--- START ---

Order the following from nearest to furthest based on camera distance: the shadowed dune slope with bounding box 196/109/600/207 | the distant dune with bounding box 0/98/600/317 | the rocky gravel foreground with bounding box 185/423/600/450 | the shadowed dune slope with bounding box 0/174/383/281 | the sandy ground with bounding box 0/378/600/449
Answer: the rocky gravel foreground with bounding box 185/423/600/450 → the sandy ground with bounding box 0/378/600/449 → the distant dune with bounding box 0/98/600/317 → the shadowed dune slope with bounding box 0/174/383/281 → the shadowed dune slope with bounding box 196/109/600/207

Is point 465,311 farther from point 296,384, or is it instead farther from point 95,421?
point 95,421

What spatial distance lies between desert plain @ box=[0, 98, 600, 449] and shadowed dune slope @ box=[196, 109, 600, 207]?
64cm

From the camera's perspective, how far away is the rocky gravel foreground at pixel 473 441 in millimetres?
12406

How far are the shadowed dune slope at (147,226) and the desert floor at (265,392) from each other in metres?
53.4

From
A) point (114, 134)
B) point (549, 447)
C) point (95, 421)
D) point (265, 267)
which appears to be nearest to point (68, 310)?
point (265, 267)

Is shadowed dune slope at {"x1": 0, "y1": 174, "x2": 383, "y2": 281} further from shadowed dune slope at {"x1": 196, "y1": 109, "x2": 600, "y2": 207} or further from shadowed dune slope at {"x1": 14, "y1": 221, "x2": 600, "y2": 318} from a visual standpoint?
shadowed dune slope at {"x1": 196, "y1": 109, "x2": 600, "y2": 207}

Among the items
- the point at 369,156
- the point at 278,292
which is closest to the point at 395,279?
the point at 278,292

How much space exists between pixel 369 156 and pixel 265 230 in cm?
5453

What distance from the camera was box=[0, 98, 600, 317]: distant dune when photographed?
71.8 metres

--- END ---

Recast all the items above as a numbered list of their lines, omitting the blank lines.

CORRECT RESULT
1. Order the following from nearest to furthest based on camera distance: the shadowed dune slope with bounding box 196/109/600/207 | the distant dune with bounding box 0/98/600/317 | the rocky gravel foreground with bounding box 185/423/600/450 | the shadowed dune slope with bounding box 0/174/383/281 | the sandy ground with bounding box 0/378/600/449
2. Answer: the rocky gravel foreground with bounding box 185/423/600/450 → the sandy ground with bounding box 0/378/600/449 → the distant dune with bounding box 0/98/600/317 → the shadowed dune slope with bounding box 0/174/383/281 → the shadowed dune slope with bounding box 196/109/600/207
3. Is point 465,311 farther from point 296,384, or is it instead farther from point 95,421?
4. point 95,421
5. What spatial distance lies between desert plain @ box=[0, 98, 600, 449] and shadowed dune slope @ box=[196, 109, 600, 207]?
6. 64cm
7. From the camera's perspective, how far away is the rocky gravel foreground at pixel 473 441 in millimetres?
8. 12406
9. How far are the shadowed dune slope at (147,226) and the desert floor at (265,392) from each other in metres?
10. 53.4
11. From
12. A) point (114, 134)
13. B) point (549, 447)
14. C) point (95, 421)
15. D) point (265, 267)
16. which appears to be nearest to point (68, 310)?
17. point (265, 267)
18. Is shadowed dune slope at {"x1": 0, "y1": 174, "x2": 383, "y2": 281} further from shadowed dune slope at {"x1": 196, "y1": 109, "x2": 600, "y2": 207} or further from shadowed dune slope at {"x1": 14, "y1": 221, "x2": 600, "y2": 318} from a visual standpoint?
19. shadowed dune slope at {"x1": 196, "y1": 109, "x2": 600, "y2": 207}
20. Among the items
21. - the point at 369,156
22. - the point at 278,292
23. which is closest to the point at 395,279?
24. the point at 278,292
25. How much space exists between pixel 369 156 and pixel 265 230 in cm?
26. 5453
27. What distance from the camera was box=[0, 98, 600, 317]: distant dune when photographed?
28. 71.8 metres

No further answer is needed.